La séduction pour vous c’est…
Un jeu que je n’aime pas. Je préfère les moments de don et de joie, quand on est amoureux. Le désir est en train d’être tué. Mon roman parle justement de ce monde, où il faut à tout prix y arriver, y compris en amour. Etre tiraillées entre leur vie, leur mari et leur carrière, telle est l’histoire des femmes.

Qu’est-ce qui vous séduit chez un homme ?
Les pieds, pas facile à repérer (rires) ! Plus sérieusement, la gentillesse et l’honnêteté.

Qu’est-ce qui vous rend séduisante ?
Un mélange de calme apparent et de tempérament volcanique, passionnel, fou.

La vie est-elle « une danse » ?
Une danse, à laquelle l’écriture se lie bien, puisque je bouge les mots comme je bouge les hanches. Ce qui m’intéresse, c’est la beauté des corps et le mouvement des mots entre eux. L’écriture est une danse avec soi-même, dans laquelle on fait entrer les autres.

Avec qui rêvez-vous de former un duo ?
Joaquín Cortés, que j’ai pu rencontrer. Timides, nous n’avons pas échangé un mot ! Et puis, Nijinski.

La musique qui vous fait danser ?
La musique cubaine et le flamenco espagnol. Dès que j’entends des tambours, je me lève de ma chaise.

Et pleurer ?
Le tango, qui est parfois très douloureux. La musique me donne une force incroyable. Même si je pleure, je change d’esprit.

Qui sont « les véritables artistes » ?
Je crois aux artistes, blessés par leur art, mais qui se soignent par une force vitale. Certains restent blessés à vie : Nijinski, la Callas, Anaïs Nin, Sagan ou Yourcenar.

Etes-vous une artiste ?
Je fais de la peinture, mais trop pudique, je redoute d’entrer dans un monde qui n’est pas le mien.

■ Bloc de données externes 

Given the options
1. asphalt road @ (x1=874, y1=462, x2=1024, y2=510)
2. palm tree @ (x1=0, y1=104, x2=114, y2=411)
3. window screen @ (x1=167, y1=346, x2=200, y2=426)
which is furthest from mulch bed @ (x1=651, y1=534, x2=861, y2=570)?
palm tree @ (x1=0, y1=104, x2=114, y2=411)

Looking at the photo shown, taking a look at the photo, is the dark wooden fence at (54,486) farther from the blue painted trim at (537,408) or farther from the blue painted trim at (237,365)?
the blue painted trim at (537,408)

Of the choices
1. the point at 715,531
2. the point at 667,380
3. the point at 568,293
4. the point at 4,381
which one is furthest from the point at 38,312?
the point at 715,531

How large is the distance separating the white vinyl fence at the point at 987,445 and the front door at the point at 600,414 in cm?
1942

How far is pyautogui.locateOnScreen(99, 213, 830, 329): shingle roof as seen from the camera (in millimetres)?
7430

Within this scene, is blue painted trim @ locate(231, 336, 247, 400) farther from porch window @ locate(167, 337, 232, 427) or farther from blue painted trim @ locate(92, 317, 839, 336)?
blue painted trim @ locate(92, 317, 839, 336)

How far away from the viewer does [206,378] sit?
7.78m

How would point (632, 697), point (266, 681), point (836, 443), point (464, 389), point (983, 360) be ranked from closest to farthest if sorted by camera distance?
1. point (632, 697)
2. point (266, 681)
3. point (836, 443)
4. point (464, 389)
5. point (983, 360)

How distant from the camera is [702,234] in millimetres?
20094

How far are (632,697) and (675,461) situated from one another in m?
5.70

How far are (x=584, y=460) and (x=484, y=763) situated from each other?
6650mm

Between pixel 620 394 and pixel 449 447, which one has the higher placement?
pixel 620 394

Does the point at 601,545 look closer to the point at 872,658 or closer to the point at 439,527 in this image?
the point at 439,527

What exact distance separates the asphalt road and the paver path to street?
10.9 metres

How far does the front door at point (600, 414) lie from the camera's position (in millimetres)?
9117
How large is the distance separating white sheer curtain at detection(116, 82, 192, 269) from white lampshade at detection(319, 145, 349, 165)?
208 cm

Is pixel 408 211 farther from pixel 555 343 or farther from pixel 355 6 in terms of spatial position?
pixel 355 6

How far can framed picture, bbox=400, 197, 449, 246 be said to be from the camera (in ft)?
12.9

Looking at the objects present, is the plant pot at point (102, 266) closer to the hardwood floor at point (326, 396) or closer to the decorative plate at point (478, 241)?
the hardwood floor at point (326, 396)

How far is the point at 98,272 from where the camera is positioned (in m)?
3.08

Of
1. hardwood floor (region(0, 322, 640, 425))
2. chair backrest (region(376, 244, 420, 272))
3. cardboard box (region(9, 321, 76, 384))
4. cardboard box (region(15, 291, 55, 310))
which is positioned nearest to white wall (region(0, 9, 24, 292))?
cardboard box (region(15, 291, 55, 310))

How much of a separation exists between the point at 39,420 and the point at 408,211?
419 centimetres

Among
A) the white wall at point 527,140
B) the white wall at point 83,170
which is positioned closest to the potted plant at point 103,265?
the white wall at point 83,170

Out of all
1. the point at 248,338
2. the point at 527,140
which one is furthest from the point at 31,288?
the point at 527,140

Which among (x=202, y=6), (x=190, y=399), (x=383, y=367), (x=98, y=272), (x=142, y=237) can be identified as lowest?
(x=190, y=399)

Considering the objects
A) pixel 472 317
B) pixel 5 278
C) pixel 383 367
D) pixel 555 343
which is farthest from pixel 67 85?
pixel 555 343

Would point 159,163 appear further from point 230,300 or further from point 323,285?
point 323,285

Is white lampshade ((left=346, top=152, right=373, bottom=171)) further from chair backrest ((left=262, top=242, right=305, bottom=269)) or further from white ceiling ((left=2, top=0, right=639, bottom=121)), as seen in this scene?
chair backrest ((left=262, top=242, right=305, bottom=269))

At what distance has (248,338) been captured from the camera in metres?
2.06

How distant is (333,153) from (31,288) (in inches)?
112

La mode pour vous est-elle, essentielle ou superficielle.
La femme est profonde et légère, c’est ce qui fait la beauté de l’être humain. Je suis partisane de Coco Chanel :  » la mode qui se démode « . Ce n’est pas celle des saisons, mais des styles artistiques intemporels.

Quels sont les créateurs qui vous mettent en valeur ?
Chanel, Saint-Laurent ou Jean-Paul Gauthier. J’ai beaucoup d’estime pour ces artistes, dont la référence au corps rime avec intelligence, désir et générosité. J’aime aussi Galliano, qui a compris que la mode se fait à travers toutes les langues et les cultures.

Quelles sont les couleurs du coeur ?
Le rouge, le bleu et le jaune, qui m’évoquent le feu, la mer et le soleil.

Vos accessoires indispensables ?
Les chaussures et les sacs, mais un chapeau à plumes me fait rêver au point de me donner envie d’écrire ou de peindre !

Etes-vous pour ou contre la chirurgie esthétique ?
Ça peut être nécessaire. Or, parfois, c’est un problème de personnalité. Je suis agacée par ce qu’on impose aux femmes. Si vous n’êtes pas jeune et belle, vous n’êtes rien ! Même dans l’écriture, on préfère un jeune auteur, écrivant mal, au travail sérieux que ça requiert.

Etes-vous courageuse ?
Oui, je n’ai pas peur de m’en vanter. Je suis téméraire.

Et paresseuse ?
Tout le contraire et ça m’énerve (rires). C’est terrible d’être aussi exigeant avec soi-même.

Qu’est-ce qui vous fait douter ?
L’irresponsabilité des gens et du monde face à l’horreur, comme par exemple le terrorisme. J’ai peur du totalitarisme qui s’installe partout, parce que je l’ai vécu. On ne veut pas toujours voir le danger derrière les symboles et le langage sectaire. Je doute aussi dans mon travail, mais c’est positif car ça me fait grandir, évoluer.

Qu’est-ce qui vous fait vibrer ?
La générosité et l’amour. J’apprécie la solidarité quand elle n’est pas une discipline politique.

Et exister ?
L’espoir.

Qui donne un sens à votre vie ?
Ma fille, Luna.

Propos recueillis par Kerenn Elkaïm

Danse avec la vie, 279 pages et La fiction Fidel. Tous les deux chez Gallimard.